Text provided:
============================================================

Volume 82 : Issue 8
November 24
2008
Donate Life Northwest Honors Evan Burke in New Year's Parade
By Jerrod Nielsen
The Siskiyou

Photo courtesy of Jim and Lucille Burke
Evan Burke enjoys the view from atop a peak in Southern Oregon. Burke graduated from the Ashland Wilderness Charter School and later led group excursions for the school.

The grief of death can be consuming even without making a life or death decision. A former SOU student will be honored and the parents who turned his tragedy into new and improved life for others now advocate for organ donation.

Evan Burke was 21 years old in March of 2005 when he collided with a taxicab while skateboarding in Ashland. He was airlifted from Rogue Valley Medical Center to Oregon Health & Science University in Portland in critical condition.

His mother, Lucille, made the journey with him while his father, Jim, drove 300 miles to meet them. Evan was pronounced brain dead before he could get there.

“They were using so much blood to keep him alive,” Jim said.

Evan’s heart was not functioning and his liver doctors believed to be lacerated; at the time he didn’t seem like a viable candidate for organ donation. Lucille was insistent that all effort should be made to heal and preserve her son’s organs in spite of the doctor’s skepticism.

“If you want to be a donor you have the right to do that, even if doctors tell you no,” she said.

Evan’s heart eventually was healed enough to provide a new opportunity for a 60-year-old man who was concerned about receiving the young man’s heart.

“The man who got the heart was in the same hospital waiting to die,” Jim said. “He was worried on two counts, that he was 60 and that he was Asian.”

============================================================

Data extract:
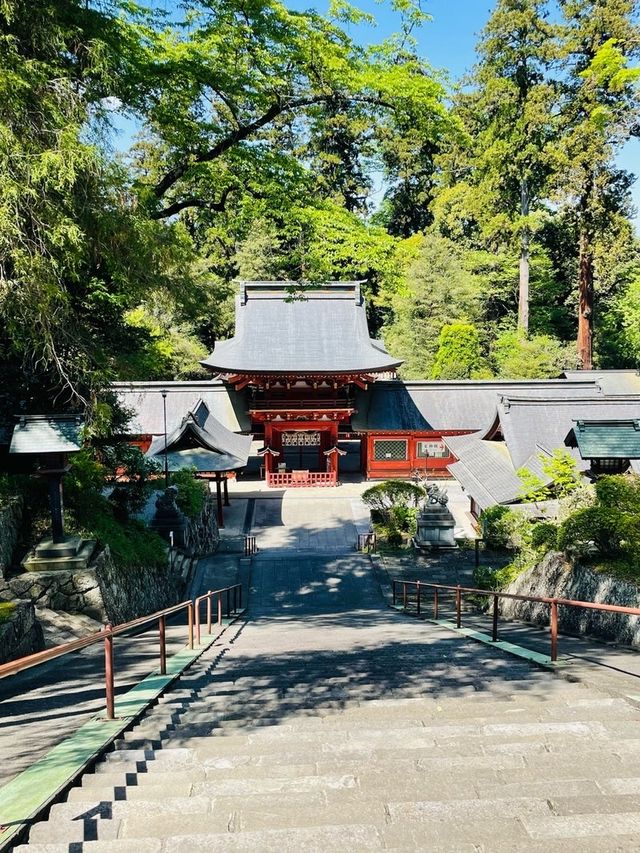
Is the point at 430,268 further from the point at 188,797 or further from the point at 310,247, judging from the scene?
the point at 188,797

============================================================

Brief A: Transcribe the passage of the article about Evan Burke starting at "Photo courtesy of" and ending at "could get there.".
Brief B: Identify every person named in the article about Evan Burke.
Brief C: Write the next part of the article about Evan Burke, beginning after its final sentence.
The data above are not required for this work.

Task answer A:
Photo courtesy of Jim and Lucille Burke
Evan Burke enjoys the view from atop a peak in Southern Oregon. Burke graduated from the Ashland Wilderness Charter School and later led group excursions for the school.

The grief of death can be consuming even without making a life or death decision. A former SOU student will be honored and the parents who turned his tragedy into new and improved life for others now advocate for organ donation.

Evan Burke was 21 years old in March of 2005 when he collided with a taxicab while skateboarding in Ashland. He was airlifted from Rogue Valley Medical Center to Oregon Health & Science University in Portland in critical condition.

His mother, Lucille, made the journey with him while his father, Jim, drove 300 miles to meet them. Evan was pronounced brain dead before he could get there.

Task answer B: Evan Burke, Jim Burke, Lucille Burke, Jerrod Nielsen

Task answer C:
They described him as being apologetic, but upon their meeting Lucille alleviated his concerns.

“There must be something you needed to do in this life yet, which is why you got Evan’s heart,” she said.

A local woman also received the gift of a better life through Evan’s liver, which had been bruised, but was able to be repaired. Along with one kidney Evan donated three major organs and both of his corneas, bone and tissue.

“If he had to die, then at least he could help other people,” Jim said.

After returning home, Lucille recalled a conversation with Evan about becoming a donor during a trip to the Department of Motor Vehicles. Looking through his belonging she noticed the “D” on his driver’s license designating his intent to be an organ donor. In April of 2006, the online registry maintained by Donate Life Northwest changed this implied intent to a global consent.

“It removes the emotion so that your parents or children don’t have to decide,” Lucille said.

Mary Jane Hunt, the executive director for Donate Life Northwest, explained the benefits and advantages of the new statewide registry system that includes parts of Southwestern Washington.

“The advantage about going online is that you can be specific,” said Hunt.

Prospective donors can request a paper application and still code their licenses to pledge their consent, but registering online allows users to specify what they would like to donate.

“All of the DMV data has been transferred into the secure database,” said Hunt.

The new system allows for quicker and more efficient communication from anywhere in the world. Staff from out of area facilities can contact a potential donor’s home state to find out if that person is on the registry.

“We are all working in collaboration with Donate Life America,” said Hunt.

Judith Trujillo, manager of programs for Donate Life Northwest explained the symbolism of a float in honor of donors and their decision to submit an application for Evan Burke.

The 2009 New Year’s Day Rose Parade in Pasadena, Calif. will feature a Donate Life float honoring 38 donors from across the U.S. including Evan Burke from Ashland, Ore. This is the first year that Donate Life Northwest has submitted an application for an Oregon donor to be honored in the Rose Parade.

“Over the past three years we have seen this progress of celebrating the good that has come from donating life,” said Trujillo.

Trujillo sees the registry and new global consent as a way to alleviate excess stress on families when the question of donating presents itself.

“When families don’t know, it is a brutal situation,” she said.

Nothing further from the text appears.